I would like to know what the distance is between the two tee tracks that are behind and at 90 degree to the fence on factory tables,and are they a standard dimension?


----------



## Dmeadows (Jun 28, 2011)

No standard far as I know, Al. Don't know that it would make all that much difference as long as the fence itself is reasonably rigid. Just needs to far enough apart to accommodate dust collection, the router plate, and such!


----------



## al m (Dec 13, 2012)

Thanks Duane,just did not want to pick a number out of thin air then find out most are "x"


----------



## paduke (Mar 28, 2010)

On a DIY fence things get busy. In the center you have a dust collection box. In the respectve halve you need to fit the t-track knob and two bolts to adjust fence face. depending on table size how you space them


----------



## al m (Dec 13, 2012)

Here is what I am thinking
I will put tee tracks in both my t.s extension table and my Incra table in identical positions.
I will mount my Incra ls positioner on a board with tee studs and knobs so it can be quickly mounted on either table
I will build or purchase a second router fence that will also mount via the tee tracks in either table
I will add a tee track to the backside of my table saw fence so I can mount my wonderfence,or the Incra positioner to the tablesaw fence and the tee tracks in the table giving Incra presision to the table saw if needed,or use the t.s fence to position the wonderfence
I already have two lifts,a Incra prv with a big pc and a lighter jessem routr lift wit a bosch 1617,both lifts are the same dimensions and can be swapped from table to table
I think this set up would give me a wide range of set up possibilities


----------



## MT Stringer (Aug 15, 2012)

Instead of tracks, you could use simple clamps to hold the fence in place. When I built my latest table, I decided to not put any tracks in it. I clamp the fence to the side of the table.
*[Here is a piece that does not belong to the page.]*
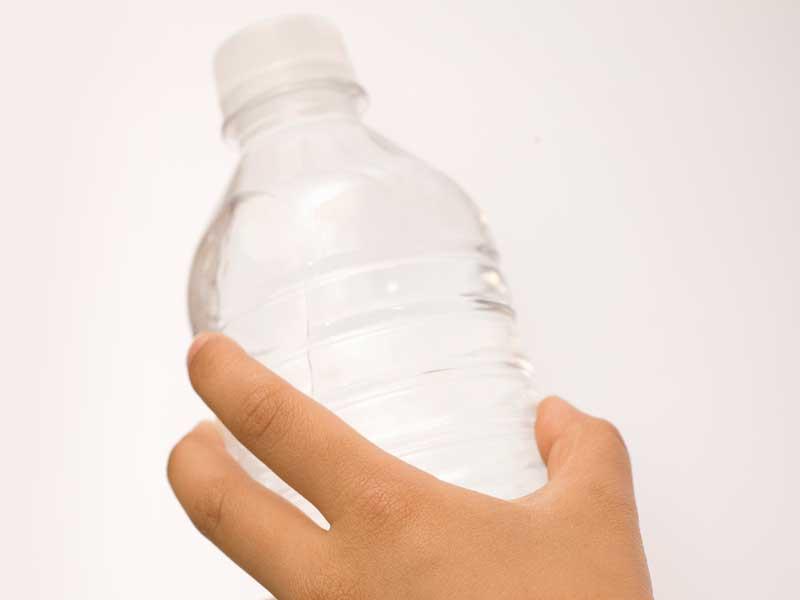 水を持つ子供の手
Not quiet as elegant as the tracks, but the clamps do work.


----------



## al m (Dec 13, 2012)

Today I added tee tracks to my Incra table,my table saw extension and the back of my table saw fence


----------



## al m (Dec 13, 2012)

I can use the Incra ls 25 onthe t.s extesion


----------



## al m (Dec 13, 2012)

Or on the Incra table of coarse


----------



## al m (Dec 13, 2012)

And can use the positioner to add accuracy to a already great t.s. Fence
The wonder fence can also be added to the backside of the t.s. Fence,but I need some shorter bolts
I have bought a used Veritas fence and sled off anouter forum,it will be usable on bothe the tables as welsorry about all the flipped pictures,don't know how to fix them


----------



## al m (Dec 13, 2012)

Btw
As per my original question about the center distance,I pulled a number of 14.5 out of the air and used that


----------



## jw2170 (Jan 24, 2008)

Al, the final number does not matter, as long as you did good job. And you did.


----------



## oak tech (Aug 16, 2009)

That is an interesting way to mount your Incra fence! Glad you posted!!


----------



## al m (Dec 13, 2012)

oak tech said:


> That is an interesting way to mount your Incra fence! Glad you posted!!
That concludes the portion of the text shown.